Prima di tutto hanno evitato che il numero delle vittime potesse essere anche superiore. Poi hanno dovuto fare i conti con la violenza della natura che ha perfino strappato di dosso i vestiti ai quattro sfortunati che non sono riusciti a trovare un riparo o un appiglio. Maurizio Lot, 52 anni di Farra di Soligo, collaboratore della pro loco di Refrontolo, Luciano Stella, 50 anni, gommista di Pieve di Soligo, Giannino Breda, 67 anni, di Falzè di Piave, Fabrizio Bortolin, 48 anni, di Santa Lucia di Piave. Per loro non c'è stato niente da fare, solo il pietoso rito del riconoscimento e la comunicazione ai familiari. Nel frattempo vigili del fuoco e protezione civile hanno messo in sicurezza la zona, portando bulldozer per ripulire le strade e dare accesso alle ambulanze e permettere il trasporto dei feriti.

I testimoni, terrorizzati, hanno parlato di piccolo Vajont. Anche il governatore Luca Zaia, trevigiano, ha accostato la tragedia di Refrontolo al disastro del '63, specificando di riferirsi alle dinamiche idrauliche dei due disastri. «Chiederemo subito lo stato di calamità per tutta la zona colpita - ha detto il governatore Luca Zaia, governatore del Veneto -. Per il Veneto è un giorno di lutto totale, e lo sarà anche la giornata dei funerali delle quattro vittime, quando pretenderò le bandiere a mezz'asta ovunque. Me ne frego di quello che possono prescrivere i prefetti, davanti a ciò che è accaduto non c'è il dramma di una o più comunità ma di tutta la regione. Su queste cose la solidarietà e il rispetto contano».

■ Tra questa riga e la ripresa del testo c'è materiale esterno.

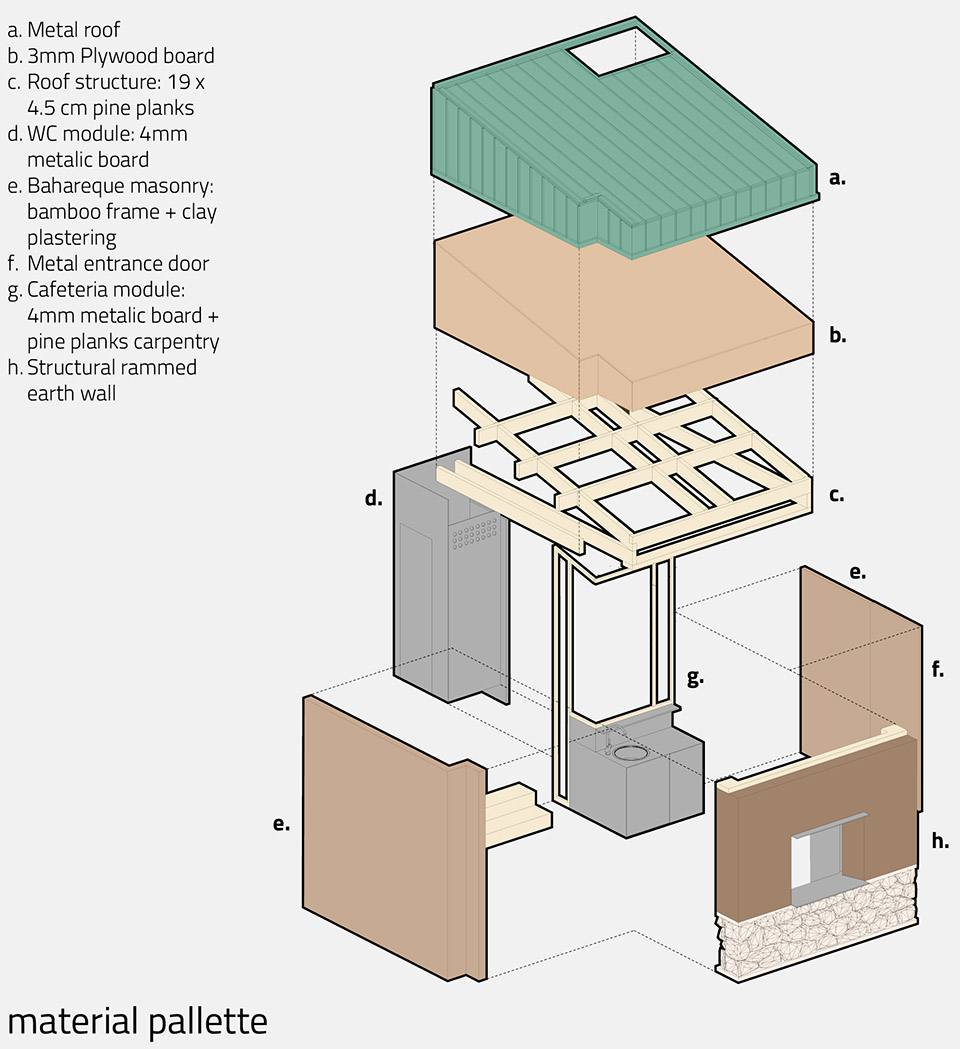 a. Metal roof
b. 3mm Plywood board
c. Roof structure: 19 x 4.5 cm pine planks
d. WC module: 4mm metalic board
e. Bahareque masonry: bamboo frame + clay plastering
f. Metal entrance door
g. Cafeteria module: 4mm metalic board + pine planks carpentry
h. Structural rammed earth wall

a.

b.

c.

d.

e.

f.

g.

e.

h.

material pallette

Il governo, in quella che pare una specie di replica, esprime il cordoglio per le vittime al presidente Zaia, ma dà l'annuncio, l'ennesimo, di aver «voltato pagina. Basta inseguire e fare i notai delle emergenze - è scritto sul sito di palazzo Chigi - adesso investiamo in opere di difesa, prevenzione e sicurezza. Al via anche i 570 cantieri anti dissesto».

Anche Napolitano ha mandato un messaggio di solidarietà alla comunità colpita.

Lo stesso presidente della Repubblica era stato a Vicenza nel novembre 2010, dopo l'alluvione che aveva messo in ginocchio una città ancora in attesa delle opere ovviamente più volte annunciate.